-- Source document follows --

Mostashari brought a fresh perspective. His company, Aledade, works with primary care providers that take financial responsibility for the full cost of care of their customers. Aledade providers have been able to reduce total cost of care significantly, e.g., by reducing emergency room visits by 25%. When asked how Aledade providers can take full responsibility for $5 billion of healthcare cost, he responded that he likes responsibility for all of that cost: “It’s easier to cut cost when the cost you cut is not your own revenue.” [This is why it’s hard for hospitals to cut cost: it is mostly their revenue.] As a buyer of hospital services, he is in favor of transparency: “The thing that makes me believe transparency will reduce costs is the degree to which hospitals resist it.”
Dowling’s argument that price transparency will cause low-price hospitals to raise prices sheds light on the healthcare cost problem. In a competitive market, information about who is the low-price supplier (for equal value) causes customers to move their business to the low-price provider, and high-priced providers must match price or lose revenue. In a market lacking effective competition (a monopoly or oligopoly), providers can and often do charge all that the traffic will bear. And in a regulated market, regulators do not allow providers to raise prices when they realize they are not charging all that the customer will tolerate. Dowling’s remark indicates that the market for hospital services is not competitive enough to discipline prices, and not regulated enough to prevent providers from exploiting their pricing power, and he predicts providers can and will raise price at will. Mostashari said as much: “Hospitals raise prices charged to commercial patients (the unregulated part of their business) because they can.”

-- Source document concluded --
-- Record extracts follows --

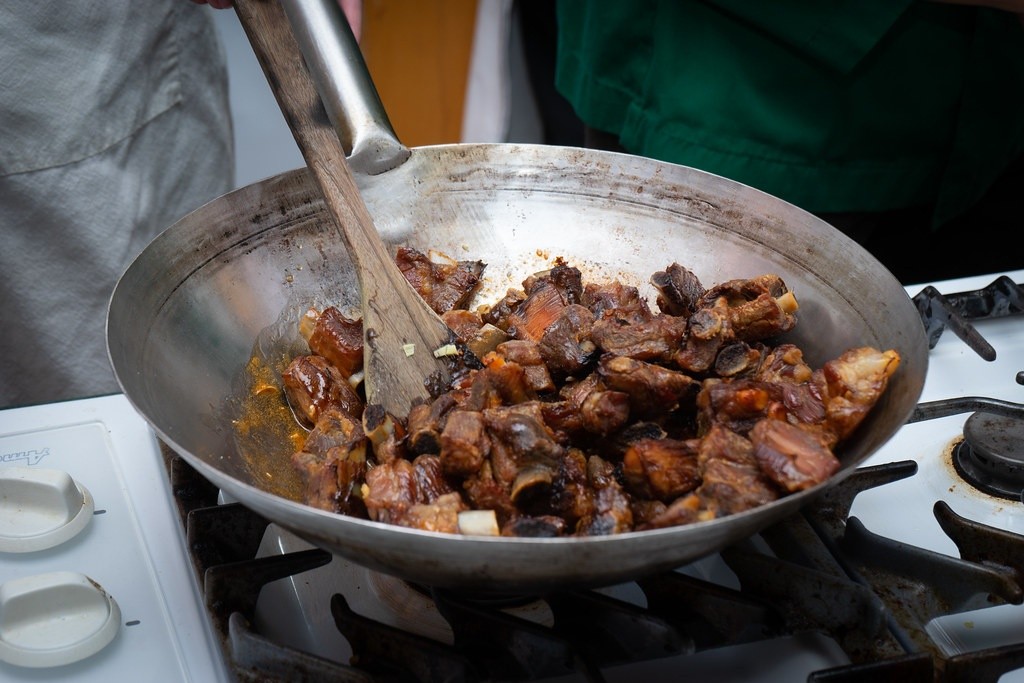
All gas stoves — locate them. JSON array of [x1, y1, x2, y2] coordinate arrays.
[[2, 263, 1024, 683]]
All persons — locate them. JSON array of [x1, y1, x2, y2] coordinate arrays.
[[0, 1, 366, 410], [555, 3, 1024, 294]]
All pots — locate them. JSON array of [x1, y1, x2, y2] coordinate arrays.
[[105, 1, 931, 595]]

-- Record extracts concluded --

◆ **Aim of the task**
Please carry on the passage about hospital price transparency and healthcare costs from the point where it stops. None of the lines matter here.

◆ **Response to the exercise**
Although Verma’s transparency initiative is well-meant, the main good that increased price transparency will do is make the problem of provider pricing power more visible. And although Glimcher’s argument that cures drive cost reduction has merit, it is incomplete. Some cures, notably the Hepatitis C drugs Harvoni and Sovaldi have driven demonstrable reduction in total healthcare costs. But tech-based cures can also drive costs up, such as the extraordinarily expensive T-cell therapies that save the lives of people who would otherwise have died quickly. These therapies extend lives, but they drive total cost up. So, it’s questionable that technology alone will bend the cost curve down. Medical economics continue to be dominated by price negotiation clout.
Entrepreneurs and leaders of established businesses, who buy medical services when they sponsor health benefit plans, have two high-level options to control costs. They can continue to water down the benefits of their plans, but that undermines their goal of using health benefits to attract employees and keep them productive. Or they can push back at the regional provider oligopolies by working with the best large, efficient health insurer/plan administrator they can find [large plans aggregate buying power to create clout in price negotiations with providers], and/or by reducing business with high-price providers: for example, excluding from health plans providers whose prices are out of line with demonstrated value, or sending major procedures out of region to specialized providers that offer bundled pricing.
The U.S. is a long way from a solution to its healthcare cost problem. But at least we are starting to talk about the most important parts of the problem.